Ivica Todorov

Personal information
- Date of birth: 4 July 1950 (age 76)
- Place of birth: Zrenjanin, SFR Yugoslavia
- Position: Midfielder

Senior career*
- Years: Team / Apps / (Gls)
- 1967–1969: Proleter Zrenjanin
- 1969–1972: Novi Sad
- 1972: Red Star Belgrade
- 1973–1975: DJK Konstanz
- 1975–1976: Limoges
- 1976–1977: Mouscron
- 1977–1979: US Pont-l'Abbé
- 1979–1983: Stade Français

Managerial career
- 1977–1979: US Pont-l'Abbé
- 1979–1984: Stade Français (Youth coach)
- 1984–1985: Stade Français
- 1985–1986: Limoges
- 1986–1989: JAC Port-Gentil
- 1989–1990: Dijon
- Lyon-La Duchère
- 1993–1994: Brest
- 1995–1996: SAS Rabat
- 1996–1997: Maghreb Fez
- 1997–1998: Kawkab Marrakech
- 1998–2000: FUS Rabat
- 2000: Al-Ahli Dubai
- 2000–2001: Al-Shabab Riyadh
- 2002: ES Sahel
- 2003: WAC Casablanca
- 2004–2005: Burkina Faso
- 2006–2007: FC 105 Libreville
- 2007–2008: Najran
- 2008–2010: Congo
- 2010–2011: Arab Contractors

= Ivica Todorov =

Serbian footballer

Ivica Todorov, known in France as Yves Todorov (born 4 July 1950) is a Serbian-French football coach who manages Arab Contractors.

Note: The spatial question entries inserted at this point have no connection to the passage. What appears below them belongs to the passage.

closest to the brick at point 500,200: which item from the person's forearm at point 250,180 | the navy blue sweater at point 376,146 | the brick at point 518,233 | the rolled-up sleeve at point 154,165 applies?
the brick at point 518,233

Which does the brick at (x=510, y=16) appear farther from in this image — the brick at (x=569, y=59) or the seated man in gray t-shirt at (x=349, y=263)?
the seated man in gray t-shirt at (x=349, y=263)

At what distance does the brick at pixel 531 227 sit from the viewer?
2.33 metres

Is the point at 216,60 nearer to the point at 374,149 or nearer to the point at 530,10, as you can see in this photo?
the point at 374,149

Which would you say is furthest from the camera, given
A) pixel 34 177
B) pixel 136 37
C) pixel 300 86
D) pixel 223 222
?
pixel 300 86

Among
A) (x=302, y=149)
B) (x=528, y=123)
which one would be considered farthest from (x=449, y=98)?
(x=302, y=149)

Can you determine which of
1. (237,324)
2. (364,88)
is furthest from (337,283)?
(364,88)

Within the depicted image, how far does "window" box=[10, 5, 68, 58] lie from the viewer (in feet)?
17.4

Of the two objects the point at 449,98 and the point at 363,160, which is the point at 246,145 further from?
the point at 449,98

He previously coached the Congo national side, a job which he took up in April 2008. He has previously managed some French teams, the Burkino Faso national side, as well as club sides including FUS Rabat of Morocco and Étoile du Sahel of Tunisia and FC 105 Libreville of Gabon.